TR19-082 | 2nd June 2019 05:58

#### Approximate degree, secret sharing, and concentration phenomena

TR19-082
Authors: Andrej Bogdanov, Nikhil Mande, Justin Thaler, Christopher Williamson
Publication: 2nd June 2019 07:15
Keywords:

Abstract:

The $\epsilon$-approximate degree $\widetilde{\text{deg}}_\epsilon(f)$ of a Boolean function $f$ is the least degree of a real-valued polynomial that approximates $f$ pointwise to error $\epsilon$. The approximate degree of $f$ is at least $k$ iff there exists a pair of probability distributions, also known as a dual polynomial, that are perfectly $k$-wise indistinguishable, but are distinguishable by $f$ with advantage $1 - \epsilon$. Our contributions are:

We give a simple new construction of a dual polynomial for the AND function, certifying that $\widetilde{\text{deg}}_\epsilon(f) \geq \Omega(\sqrt{n \log 1/\epsilon})$. This construction is the first to extend to the notion of weighted degree, and yields the first explicit certificate that the $1/3$-approximate degree of any read-once DNF is $\Omega(\sqrt{n})$.

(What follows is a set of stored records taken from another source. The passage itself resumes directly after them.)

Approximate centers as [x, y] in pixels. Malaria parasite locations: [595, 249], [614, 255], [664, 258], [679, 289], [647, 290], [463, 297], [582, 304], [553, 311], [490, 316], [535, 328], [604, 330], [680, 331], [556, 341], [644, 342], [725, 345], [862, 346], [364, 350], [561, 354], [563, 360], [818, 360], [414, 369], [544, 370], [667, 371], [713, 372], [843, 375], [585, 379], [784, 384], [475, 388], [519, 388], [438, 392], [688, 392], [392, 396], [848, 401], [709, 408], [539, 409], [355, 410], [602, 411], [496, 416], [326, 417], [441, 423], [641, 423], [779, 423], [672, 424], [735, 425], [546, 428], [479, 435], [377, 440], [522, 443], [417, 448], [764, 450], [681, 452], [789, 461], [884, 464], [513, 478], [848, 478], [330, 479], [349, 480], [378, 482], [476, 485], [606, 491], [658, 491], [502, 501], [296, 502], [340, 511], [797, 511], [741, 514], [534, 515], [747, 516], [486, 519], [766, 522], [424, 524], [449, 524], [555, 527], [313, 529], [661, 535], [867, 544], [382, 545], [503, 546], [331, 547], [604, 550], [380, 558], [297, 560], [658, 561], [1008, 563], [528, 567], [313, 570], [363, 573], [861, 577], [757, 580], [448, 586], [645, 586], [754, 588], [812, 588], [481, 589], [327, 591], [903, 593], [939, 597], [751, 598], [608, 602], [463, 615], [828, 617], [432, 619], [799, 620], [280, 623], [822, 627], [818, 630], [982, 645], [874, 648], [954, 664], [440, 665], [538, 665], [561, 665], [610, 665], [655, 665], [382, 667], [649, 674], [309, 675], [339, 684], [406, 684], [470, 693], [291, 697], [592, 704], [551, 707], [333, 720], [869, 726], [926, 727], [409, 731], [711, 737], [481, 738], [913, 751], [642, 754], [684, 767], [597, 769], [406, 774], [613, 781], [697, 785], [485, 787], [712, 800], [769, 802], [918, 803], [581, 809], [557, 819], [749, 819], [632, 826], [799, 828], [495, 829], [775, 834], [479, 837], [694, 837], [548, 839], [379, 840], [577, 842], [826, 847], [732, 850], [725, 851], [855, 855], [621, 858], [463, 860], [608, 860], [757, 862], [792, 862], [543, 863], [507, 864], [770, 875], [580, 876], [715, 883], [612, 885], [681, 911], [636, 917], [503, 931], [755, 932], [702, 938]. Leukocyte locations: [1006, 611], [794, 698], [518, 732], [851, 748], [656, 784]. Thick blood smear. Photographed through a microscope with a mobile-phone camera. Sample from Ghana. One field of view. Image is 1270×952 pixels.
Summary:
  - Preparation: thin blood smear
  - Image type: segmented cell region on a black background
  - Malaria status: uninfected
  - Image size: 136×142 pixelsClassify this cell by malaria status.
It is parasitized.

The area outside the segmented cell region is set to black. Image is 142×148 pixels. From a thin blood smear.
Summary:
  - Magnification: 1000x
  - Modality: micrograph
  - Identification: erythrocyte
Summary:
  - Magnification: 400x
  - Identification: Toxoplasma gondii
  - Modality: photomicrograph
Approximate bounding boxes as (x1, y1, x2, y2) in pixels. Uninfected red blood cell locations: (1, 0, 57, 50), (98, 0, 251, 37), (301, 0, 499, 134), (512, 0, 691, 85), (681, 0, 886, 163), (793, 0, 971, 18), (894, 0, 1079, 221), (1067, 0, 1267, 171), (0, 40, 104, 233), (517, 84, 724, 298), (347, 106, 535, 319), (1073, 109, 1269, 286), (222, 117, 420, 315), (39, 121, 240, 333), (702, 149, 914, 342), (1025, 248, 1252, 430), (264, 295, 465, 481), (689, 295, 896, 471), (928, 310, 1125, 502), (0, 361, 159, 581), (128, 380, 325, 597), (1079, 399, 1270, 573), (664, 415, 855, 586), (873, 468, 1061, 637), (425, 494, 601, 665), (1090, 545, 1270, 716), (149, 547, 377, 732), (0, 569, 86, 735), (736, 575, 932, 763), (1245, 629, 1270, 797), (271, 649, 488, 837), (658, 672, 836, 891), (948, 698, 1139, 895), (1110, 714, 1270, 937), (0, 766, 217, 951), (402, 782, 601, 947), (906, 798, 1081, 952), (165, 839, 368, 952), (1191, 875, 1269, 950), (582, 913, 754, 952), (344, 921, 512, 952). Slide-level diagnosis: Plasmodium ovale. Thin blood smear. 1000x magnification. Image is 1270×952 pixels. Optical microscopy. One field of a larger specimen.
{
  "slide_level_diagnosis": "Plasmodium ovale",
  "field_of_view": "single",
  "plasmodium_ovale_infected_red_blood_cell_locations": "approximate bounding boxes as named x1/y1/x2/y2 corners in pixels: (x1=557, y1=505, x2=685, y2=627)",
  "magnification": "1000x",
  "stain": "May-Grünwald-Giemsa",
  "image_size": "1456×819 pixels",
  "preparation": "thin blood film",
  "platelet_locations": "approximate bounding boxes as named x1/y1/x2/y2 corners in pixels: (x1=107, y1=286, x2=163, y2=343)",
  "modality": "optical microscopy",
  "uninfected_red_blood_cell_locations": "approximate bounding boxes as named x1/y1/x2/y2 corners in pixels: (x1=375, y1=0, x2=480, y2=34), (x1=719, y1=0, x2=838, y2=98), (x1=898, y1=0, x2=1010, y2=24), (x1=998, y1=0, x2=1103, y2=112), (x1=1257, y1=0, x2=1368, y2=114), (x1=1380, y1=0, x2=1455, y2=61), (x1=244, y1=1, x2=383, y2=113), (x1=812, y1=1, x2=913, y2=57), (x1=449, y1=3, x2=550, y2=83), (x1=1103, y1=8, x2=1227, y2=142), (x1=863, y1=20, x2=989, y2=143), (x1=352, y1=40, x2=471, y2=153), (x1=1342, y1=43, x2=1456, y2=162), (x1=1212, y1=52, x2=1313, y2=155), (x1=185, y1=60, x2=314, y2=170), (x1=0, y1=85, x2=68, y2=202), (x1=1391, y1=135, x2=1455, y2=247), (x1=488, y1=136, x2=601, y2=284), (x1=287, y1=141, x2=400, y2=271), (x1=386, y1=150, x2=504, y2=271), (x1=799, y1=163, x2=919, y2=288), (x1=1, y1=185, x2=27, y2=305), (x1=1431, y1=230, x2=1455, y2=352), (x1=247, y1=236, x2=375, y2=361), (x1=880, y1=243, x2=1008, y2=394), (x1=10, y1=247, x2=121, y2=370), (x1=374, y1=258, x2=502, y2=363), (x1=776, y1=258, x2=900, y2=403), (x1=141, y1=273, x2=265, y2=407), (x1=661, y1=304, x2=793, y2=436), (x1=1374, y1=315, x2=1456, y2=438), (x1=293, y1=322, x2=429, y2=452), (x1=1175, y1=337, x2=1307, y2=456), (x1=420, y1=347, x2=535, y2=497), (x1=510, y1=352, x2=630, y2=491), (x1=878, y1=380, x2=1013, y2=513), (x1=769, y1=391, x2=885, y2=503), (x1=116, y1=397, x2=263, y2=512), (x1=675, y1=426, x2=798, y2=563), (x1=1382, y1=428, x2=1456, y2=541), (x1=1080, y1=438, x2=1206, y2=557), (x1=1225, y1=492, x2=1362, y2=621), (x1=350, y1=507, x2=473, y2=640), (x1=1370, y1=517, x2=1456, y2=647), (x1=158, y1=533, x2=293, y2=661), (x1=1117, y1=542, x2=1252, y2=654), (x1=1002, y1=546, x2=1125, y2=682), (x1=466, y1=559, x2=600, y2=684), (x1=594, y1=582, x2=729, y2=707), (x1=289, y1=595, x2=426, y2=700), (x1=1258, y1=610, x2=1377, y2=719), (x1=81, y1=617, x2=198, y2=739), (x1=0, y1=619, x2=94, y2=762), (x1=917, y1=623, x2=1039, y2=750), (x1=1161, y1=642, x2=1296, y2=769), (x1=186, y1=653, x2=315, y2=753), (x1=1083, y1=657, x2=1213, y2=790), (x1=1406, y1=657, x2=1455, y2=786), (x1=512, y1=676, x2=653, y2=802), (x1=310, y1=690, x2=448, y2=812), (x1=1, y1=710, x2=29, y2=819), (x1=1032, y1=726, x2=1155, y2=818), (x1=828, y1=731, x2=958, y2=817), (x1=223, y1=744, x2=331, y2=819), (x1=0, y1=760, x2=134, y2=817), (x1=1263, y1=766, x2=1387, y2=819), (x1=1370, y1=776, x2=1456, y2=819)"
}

We show that any pair of symmetric distributions on $n$-bit strings that are perfectly $k$-wise indistinguishable are also statistically $K$-wise indistinguishable with error at most $K^{3/2} \cdot \exp(-\Omega(k^2/K))$ for all $k \leq K \leq n/64$.
This implies that any symmetric function $f$ is a reconstruction function with constant advantage for a ramp secret sharing scheme that is secure against size-$K$ coalitions with statistical error $K^{3/2} \exp(-\Omega(\widetilde{\text{deg}}_{1/3}(f)^2/K))$ for all values of $K$ up to $n/64$ simultaneously.
Previous secret sharing schemes required that $K$ be determined in advance, and only worked for $f=$ AND.

Our analyses draw new connections between approximate degree and concentration phenomena.

As a corollary, we show that for any $d \leq n/64$, any degree $d$ polynomial approximating a symmetric function $f$ to error $1/3$
must have $\ell_1$-norm at least $K^{-3/2} \exp({\Omega(\widetilde{\text{deg}}_{1/3}(f)^2/d)})$, which we also show to be tight for any $d > \widetilde{\text{deg}}_{1/3}(f)$.
These upper and lower bounds were also previously only known in the case $f=$ AND.